See, economists not only fall into the trap of immaculate transfer, the notion trade deficit magically go away when national savings exceeds domestic investment, but also the trap of immaculate delivery.

In other words, we assume that all that needs to happen is for foreign goods to be produced relatively cheaper than domestic goods and then they will magically be consumed. The problem is that the goods have to get from the foreign country to our living rooms. Somewhere in that process comes retailing.

Retailing is possibly important because we have seen massive increases in productivity over the last 15 years in retailing, with Wal-mart leading the way.

Lets assume the following example:

Suppose that originally an America toy costs roughly $5 to make and $5 to distribute and retail for a total of $10.

Now, you could get a Chinese toy stateside for $1. That means it retails for $6. However, its a piece of crap and it costs about 60% of the the American toy. With the two relatively close in price and both somewhat expensive you might as well opt for the American toy.
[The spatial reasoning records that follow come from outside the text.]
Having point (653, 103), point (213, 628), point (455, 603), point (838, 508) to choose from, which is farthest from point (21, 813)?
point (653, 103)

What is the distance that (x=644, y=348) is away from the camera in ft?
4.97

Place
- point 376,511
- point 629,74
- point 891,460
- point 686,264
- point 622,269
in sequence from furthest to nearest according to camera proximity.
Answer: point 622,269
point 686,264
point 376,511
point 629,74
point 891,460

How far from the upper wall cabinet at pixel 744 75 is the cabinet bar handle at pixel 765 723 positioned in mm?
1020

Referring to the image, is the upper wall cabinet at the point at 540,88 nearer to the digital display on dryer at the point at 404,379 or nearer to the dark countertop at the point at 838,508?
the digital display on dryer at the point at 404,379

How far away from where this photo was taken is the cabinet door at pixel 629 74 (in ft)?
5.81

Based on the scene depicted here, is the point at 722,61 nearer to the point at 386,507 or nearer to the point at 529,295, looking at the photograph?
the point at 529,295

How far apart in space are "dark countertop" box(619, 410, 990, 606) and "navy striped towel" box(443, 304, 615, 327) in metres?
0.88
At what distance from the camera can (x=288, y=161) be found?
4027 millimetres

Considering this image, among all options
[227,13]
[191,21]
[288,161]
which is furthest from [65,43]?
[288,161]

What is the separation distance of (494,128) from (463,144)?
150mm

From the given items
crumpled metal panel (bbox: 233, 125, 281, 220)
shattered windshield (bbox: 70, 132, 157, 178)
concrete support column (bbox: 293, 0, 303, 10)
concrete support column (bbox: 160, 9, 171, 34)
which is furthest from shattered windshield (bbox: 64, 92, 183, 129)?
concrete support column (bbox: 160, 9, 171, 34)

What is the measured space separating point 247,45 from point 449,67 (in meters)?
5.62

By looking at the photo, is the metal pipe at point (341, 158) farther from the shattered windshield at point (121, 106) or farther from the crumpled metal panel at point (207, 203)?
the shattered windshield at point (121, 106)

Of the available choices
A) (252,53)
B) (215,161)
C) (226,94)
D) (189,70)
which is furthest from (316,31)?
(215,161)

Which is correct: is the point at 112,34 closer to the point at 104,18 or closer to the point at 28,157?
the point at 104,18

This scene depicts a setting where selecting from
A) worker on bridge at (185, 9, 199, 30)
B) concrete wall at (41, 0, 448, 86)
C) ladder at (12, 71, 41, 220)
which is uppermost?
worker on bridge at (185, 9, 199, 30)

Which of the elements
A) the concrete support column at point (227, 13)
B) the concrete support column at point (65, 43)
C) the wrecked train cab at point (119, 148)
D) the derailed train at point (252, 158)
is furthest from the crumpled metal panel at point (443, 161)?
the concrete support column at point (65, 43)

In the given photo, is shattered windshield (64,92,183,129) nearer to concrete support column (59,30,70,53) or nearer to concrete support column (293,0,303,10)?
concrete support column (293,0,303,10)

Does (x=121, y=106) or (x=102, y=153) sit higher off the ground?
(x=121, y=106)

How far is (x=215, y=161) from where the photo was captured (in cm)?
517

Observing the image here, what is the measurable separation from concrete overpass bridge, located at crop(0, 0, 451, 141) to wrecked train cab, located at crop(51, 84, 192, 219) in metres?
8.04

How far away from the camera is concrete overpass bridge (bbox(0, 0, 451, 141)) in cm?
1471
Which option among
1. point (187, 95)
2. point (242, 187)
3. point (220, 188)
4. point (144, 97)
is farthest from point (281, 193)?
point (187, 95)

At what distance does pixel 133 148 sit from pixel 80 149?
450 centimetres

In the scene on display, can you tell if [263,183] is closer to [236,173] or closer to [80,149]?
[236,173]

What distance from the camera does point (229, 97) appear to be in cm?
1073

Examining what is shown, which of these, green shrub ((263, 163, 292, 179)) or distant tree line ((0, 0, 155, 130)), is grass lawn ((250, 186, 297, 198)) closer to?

Enter Wal-Mart. Efficiencies in distribution and inventory management cause retailing margins collapse so that the it costs only a $1.20 to distribute and sell the toy (gross margin on the American toy falling from 50% to 20%) .

The American toy now retails for $6.20, which is a great deal. Yet, the Chinese toy retails for $2.20. It may be crap but at $2.20 why not just get it!

In this case whats happening is not that Chinese imports are getting cheaper themselves but they are getting relatively cheaper because retailing costs are falling. Just like the well known result that rising excise taxes shift consumption towards more expensive items, falling retail costs will shift consumption towards cheaper items.

What does this have to do with Europe? Well Wal-Mart and big box retailers have been considerably less successful there.

Thursday, November 1, 2007

Why up is really down

A few people are questioning whether its strange that surging oil price could led to falling domestic inflation?

It is a little strange at first but the answer is simple.

From a consumers point of view gasoline prices were pretty flat. So the gasoline price change is 0%.

We get gasoline by refining foreign oil here in the United States. So

Foreign Oil + Domestic Refining = Gasoline

However oil prices went up 10%. And gasoline prices stayed the same, So

10% + X = 0% =>

X = -10%

Or domestic refining prices fell by the equvialent of a 10% increase in the price of oil.

That has to be true or else the increasing price of oil would have caused increasing gasoline prices. If something is going up and the total is staying fixed then something else must be falling. That something else is domestic refining.

Now what does this mean for GDP?

Not much. The higher oil prices made our domestic refining seem more efficient which would tend to boost GDP. Yet, the higher oil prices also lowered our net exports which decreases GDP. The two effects cancel out.